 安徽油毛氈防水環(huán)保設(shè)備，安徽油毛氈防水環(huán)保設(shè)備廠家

_ _ _

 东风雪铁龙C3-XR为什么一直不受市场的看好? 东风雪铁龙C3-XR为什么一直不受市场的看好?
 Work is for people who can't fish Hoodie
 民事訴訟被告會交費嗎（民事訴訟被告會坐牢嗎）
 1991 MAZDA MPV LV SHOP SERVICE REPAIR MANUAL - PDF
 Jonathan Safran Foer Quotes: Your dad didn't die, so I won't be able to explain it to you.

_ _ _

> [Prompt]
Write out, with no changes, the run of entries that opens with the one containing "东风雪铁龙C3-XR为什么一直不受市场的看好? 东风雪铁" and closes with the one containing "1991 MAZDA MPV". Include both of those end entries.

> [Answer for the task]
 东风雪铁龙C3-XR为什么一直不受市场的看好? 东风雪铁龙C3-XR为什么一直不受市场的看好?
 Work is for people who can't fish Hoodie
 民事訴訟被告會交費嗎（民事訴訟被告會坐牢嗎）
 1991 MAZDA MPV LV SHOP SERVICE REPAIR MANUAL - PDF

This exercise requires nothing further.